With pupping season for coyotes now unfolding, we will see coyote families bustling around Fish Creek Park hunting and foraging for their little ones. Sampson shared insights about sharing our park with these intelligent canids.
• Once people realize and understand what coyotes are trying to tell them through their behaviour, their postering, and their vocalizing – people really become empowered. It feels good and people really begin to want to protect these American Wild Dogs.
• We don’t [want to use language like]: aggressive, bold, habituated. Language is easy to dismiss, but when you look at how we describe dog behaviour, we say, “They were being protective,” or, “They were resource guarding.”
• There’s this real abyss of understanding that we live and share our spaces with an amazing creature. Give these animals their due respect and reverence.
• Understand the seasonal milestones. Pup rearing time is in April. The pups are born, then they are outside exploring the den. Mom and Dad might have to move them to an alternate denning site. They might shadow or escort humans away from a vulnerable area where there are pups.

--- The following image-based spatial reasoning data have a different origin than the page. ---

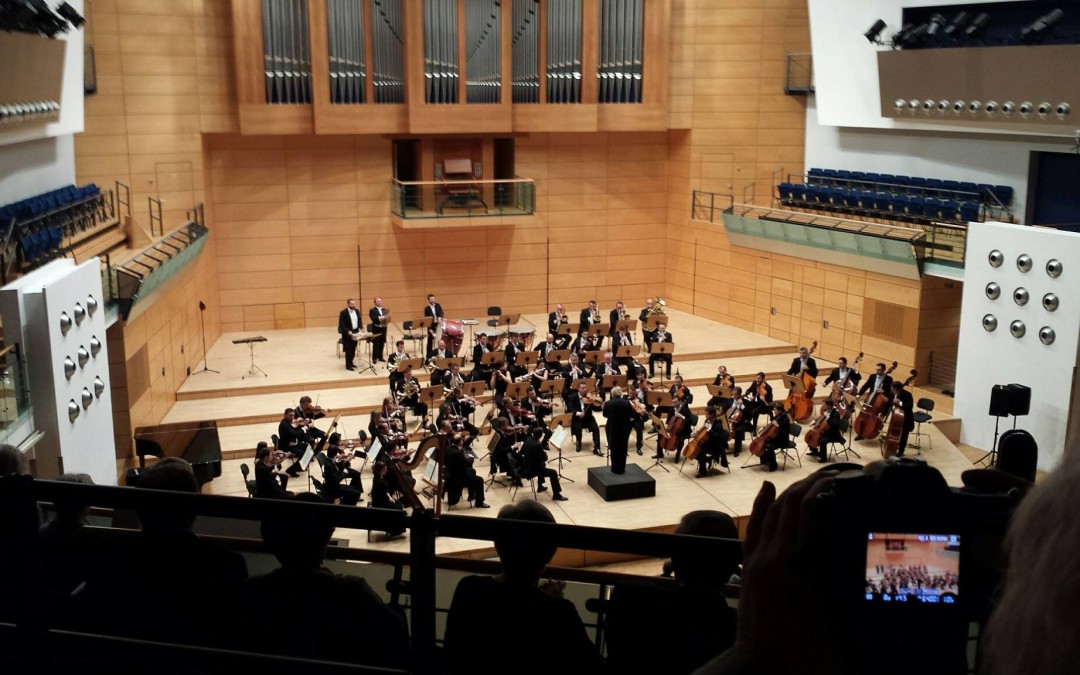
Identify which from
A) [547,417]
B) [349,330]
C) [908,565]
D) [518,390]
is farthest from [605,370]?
[908,565]

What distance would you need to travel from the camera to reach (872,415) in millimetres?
15125

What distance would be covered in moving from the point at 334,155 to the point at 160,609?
19.4 meters

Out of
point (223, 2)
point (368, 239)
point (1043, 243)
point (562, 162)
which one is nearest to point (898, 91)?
point (1043, 243)

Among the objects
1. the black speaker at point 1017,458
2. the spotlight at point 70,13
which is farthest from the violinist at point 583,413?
the black speaker at point 1017,458

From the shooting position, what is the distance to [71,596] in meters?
3.01

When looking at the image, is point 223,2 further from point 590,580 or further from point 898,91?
point 590,580

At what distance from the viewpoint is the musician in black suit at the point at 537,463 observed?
12.9m

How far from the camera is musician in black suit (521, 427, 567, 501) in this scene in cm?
1286

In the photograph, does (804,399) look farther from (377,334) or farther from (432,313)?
(377,334)

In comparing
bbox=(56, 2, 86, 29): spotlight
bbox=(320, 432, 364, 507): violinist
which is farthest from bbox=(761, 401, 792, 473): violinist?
bbox=(56, 2, 86, 29): spotlight

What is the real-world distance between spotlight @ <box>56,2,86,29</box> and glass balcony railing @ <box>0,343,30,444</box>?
5592 mm

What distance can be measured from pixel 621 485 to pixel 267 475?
4567 millimetres

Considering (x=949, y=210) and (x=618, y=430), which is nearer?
(x=618, y=430)

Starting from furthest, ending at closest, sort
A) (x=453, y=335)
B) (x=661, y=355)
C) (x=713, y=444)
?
(x=453, y=335)
(x=661, y=355)
(x=713, y=444)
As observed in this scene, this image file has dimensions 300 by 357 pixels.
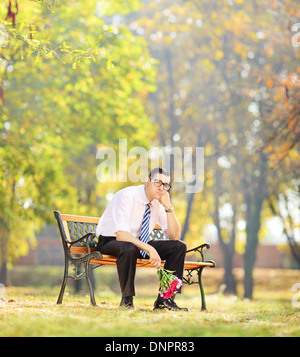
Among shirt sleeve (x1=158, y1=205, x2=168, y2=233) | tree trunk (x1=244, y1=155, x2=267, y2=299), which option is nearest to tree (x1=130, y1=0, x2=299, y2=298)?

• If you see feeding, report it. Feeding creates unnecessary conflict and drama.
• If you tell the public, ‘This particular coyote has been food and/or human conditioned.’ Well, what does that mean? There’s been an introduction to human food, directly fed or indirectly fed (garbage). Food is usually put in public areas; trails, parks, and parking lots.
• You hear, ‘That coyote is bold. That coyote is not afraid of people.’ In all the years I’ve been working with coyotes, I’ve never met a coyote that was not afraid of me or people. With our team’s first delivery of aversion conditioning – that coyote understands they need to leave. So, is that a coyote that is not afraid?
• This amazing canid cleans up the dead animals and keeps other animals moving along. They are seed dispersers. They add to the biodiversity of fauna, and flora as well.
• If you did a conservative estimate, a coyote eats five small mammals a day – be it rabbits, moles, or voles. That coyote removes 1,825 small mammals in a year. Communities will put out poison to rid themselves of small mammals, impacting all the raptor [Osprey] and owl population negatively.
• It’s a greenspace, so assume there are animals there. We have to do everything we can to keep ourselves, our dogs and the coyotes safe. Don’t recreate with earbuds in and be on your cell phones. Enjoy nature and be aware.
• You’ve got to love the leash, so leash up; Ninety-two percent of negative encounters with coyotes are dogs without a leash. And pick up your poo!